El pensador Krishnamurti decía, "La religión de todas las personas debería ser la de creer en sí mismos".

Esa creencia a la que se refiere se apoya en uno de los pilares fundamentales de nuestra estructura psicológica: la autoestima.
Es decir, el valor que nos damos a nosotros mismos en función de nuestras creencias, experiencias y aprendizajes tempranos.


Foto de Jon Tyson

Cuando la percepción que tenemos de quiénes somos es frágil o distorsionada, es fácil boicotear nuestros propios logros y acabar viviendo desde la mirada ajena.
En ese lugar, las opiniones de los demás pueden convertirse en una referencia excesivamente poderosa.

Trabajar la autoestima no consiste en inflarse el ego, sino en reconocerse honestidad: tanto las limitaciones como las cualidades.

Implica observarse con cierta distancia, como quien mira su vida desde fuera, y preguntarse con calma:
¿Cómo me relaciono?, ¿Qué actitud tengo ante los errores?, ¿Qué espero de mí?, ¿Qué me permito?

Algunas actitudes suelen estar asociadas a una autoestima baja:

·        hipersensibilidad a la crítica

·        búsqueda constante de aprobación

·        dificultad para poner límites

·        miedo excesivo a equivocarse

·        tendencia al perfeccionismo

·        sentimiento frecuente de culpa

·        dificultad para reconocer virtudes

·        locus de control externo (sentir que todo depende de factores externos)

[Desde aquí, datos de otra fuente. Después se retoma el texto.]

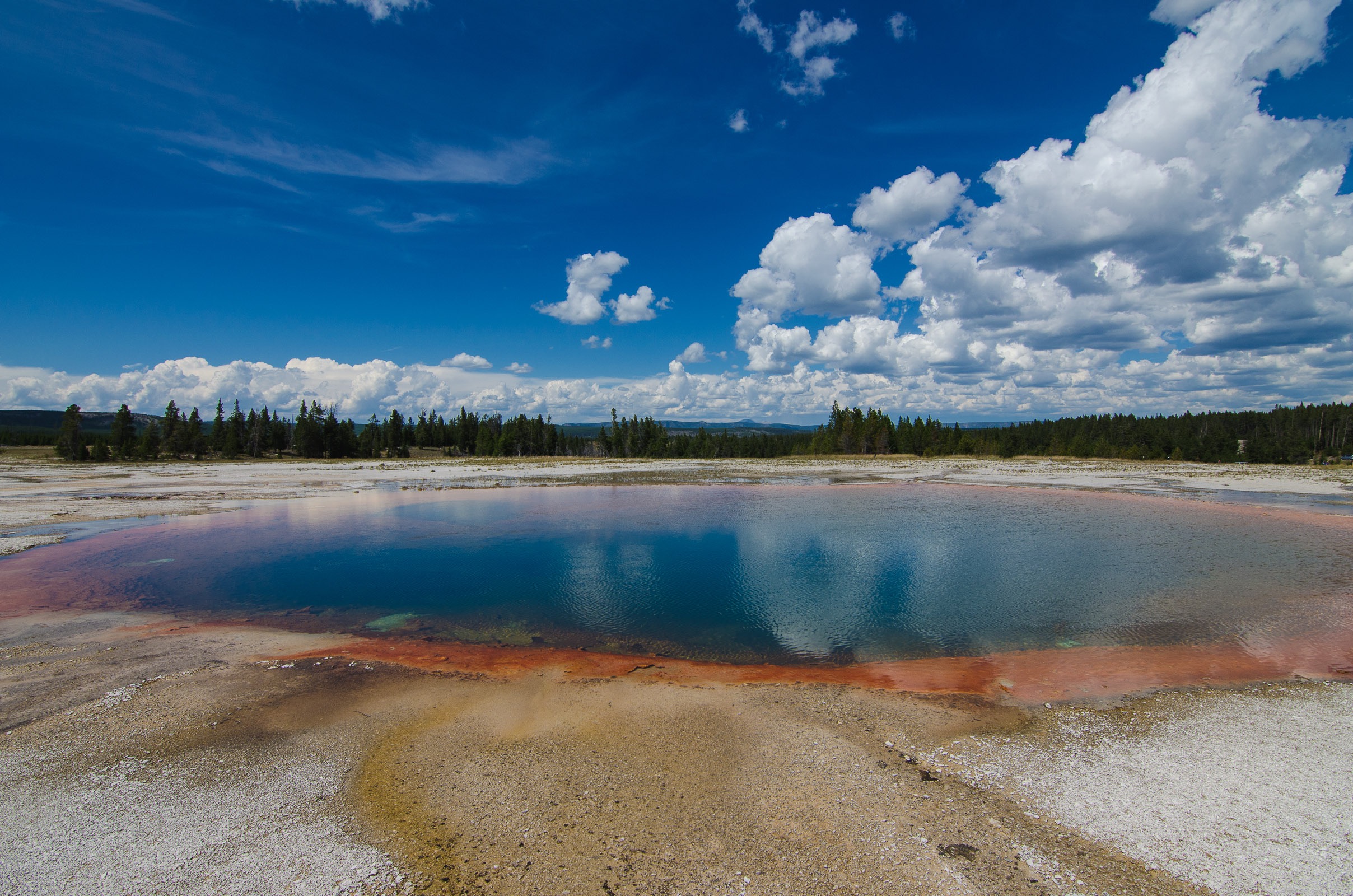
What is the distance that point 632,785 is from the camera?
611cm

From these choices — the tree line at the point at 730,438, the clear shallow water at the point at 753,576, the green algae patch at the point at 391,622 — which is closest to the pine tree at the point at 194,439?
the tree line at the point at 730,438

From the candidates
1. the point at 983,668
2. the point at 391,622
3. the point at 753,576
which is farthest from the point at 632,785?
the point at 753,576

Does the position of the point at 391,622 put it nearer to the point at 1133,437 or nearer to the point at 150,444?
the point at 150,444

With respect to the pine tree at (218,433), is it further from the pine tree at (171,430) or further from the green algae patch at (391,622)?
the green algae patch at (391,622)

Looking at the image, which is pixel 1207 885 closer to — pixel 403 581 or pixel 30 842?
pixel 30 842

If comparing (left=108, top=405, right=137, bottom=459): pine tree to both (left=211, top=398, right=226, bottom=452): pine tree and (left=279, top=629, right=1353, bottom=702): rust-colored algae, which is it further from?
(left=279, top=629, right=1353, bottom=702): rust-colored algae

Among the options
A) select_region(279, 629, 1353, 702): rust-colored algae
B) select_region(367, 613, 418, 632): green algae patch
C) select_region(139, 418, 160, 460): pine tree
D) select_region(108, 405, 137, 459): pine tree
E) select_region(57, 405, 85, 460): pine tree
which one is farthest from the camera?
select_region(108, 405, 137, 459): pine tree

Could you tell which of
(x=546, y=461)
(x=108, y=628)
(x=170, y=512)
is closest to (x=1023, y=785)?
A: (x=108, y=628)

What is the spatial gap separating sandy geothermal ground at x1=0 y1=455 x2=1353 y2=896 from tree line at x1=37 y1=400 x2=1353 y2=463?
106 meters

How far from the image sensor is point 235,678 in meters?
9.05

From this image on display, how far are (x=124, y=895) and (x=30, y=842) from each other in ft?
4.76

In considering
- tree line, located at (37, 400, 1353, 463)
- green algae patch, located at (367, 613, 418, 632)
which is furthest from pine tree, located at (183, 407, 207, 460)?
green algae patch, located at (367, 613, 418, 632)

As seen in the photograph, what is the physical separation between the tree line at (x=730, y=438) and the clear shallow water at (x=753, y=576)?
86201 mm

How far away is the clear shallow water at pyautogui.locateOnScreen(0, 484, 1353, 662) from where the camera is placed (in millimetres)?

El psiquiatra Carl Gustav Jung lo expresó de forma muy clara:
«Quien mira hacia fuera sueña; quien mira hacia dentro despierta».

Desarrollar una autoestima más sana implica ese movimiento hacia dentro.
Conocerse, aceptarse y tratarse con respeto.

Algunos pilares que suelen fortalecer la autoestima son:

·        Autoconciencia: comprender cómo piensas, sientes y actúas.

·        Aceptación: conocerte y aceptar quien eres, qué puedes cambiar y qué no. 

·        Coherencia interna: actuar de forma alineada con tus valores.

·        Autocuidado: atender tus necesidades físicas y emocionales.

·        Diálogo interno respetuoso: cómo te hablas importa.

Una autoestima equilibrada no garantiza éxito constante, pero sí mayor estabilidad emocional, sensación de autoeficacia y bienestar interno.

También facilita relaciones más sanas, una mayor libertad personal y una relación más amable con la vida, incluso en los días grises.

Por último recuerda esta frase del desparecido cómico W.C Fields: No es lo que te llamen, es lo que respondes.